The Company believes it will require additional financing to continue to execute its clinical development strategy and fund future operations. The Company plans to meet its capital requirements through operating cash flows from product sales of Millipred and some combination of PRV sales, equity or debt financings, collaborations, out-licensing arrangements, strategic alliances, federal and private grants, marketing, distribution or licensing arrangements or the sale of current or future assets. If the Company is not able to secure adequate additional funding, the Company may be forced to make reductions in spending, extend payment terms with suppliers, liquidate assets where possible or suspend or curtail planned programs. If the Company raises additional funds through collaborations, strategic alliances or licensing arrangements with third parties, the Company may have to relinquish valuable rights to our technologies, future revenue streams, research programs or product candidates.

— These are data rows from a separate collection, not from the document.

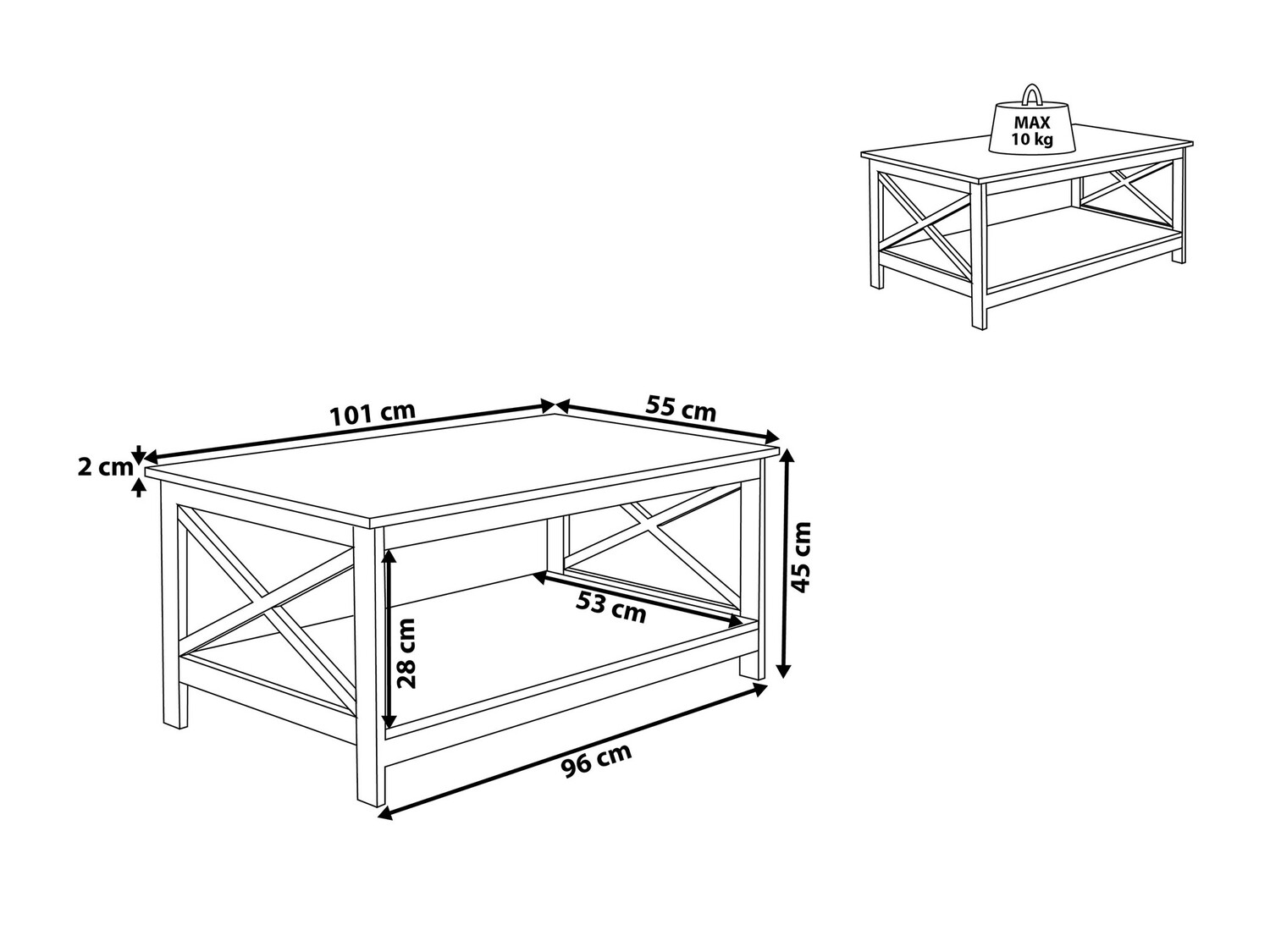 MAX
10 kg

101 cm
55 cm
2 cm
45 cm
53 cm
28 cm
96 cm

Our plan to aggressively develop our pipeline will require substantial cash in excess of what the Company expects our cash from the current commercial operations to generate.  However, the Company expects that our existing cash and cash equivalents, together with anticipated revenue, will enable us to fund our operating expenses, capital expenditure requirements, and other non-operating cash payments through at least November 2020.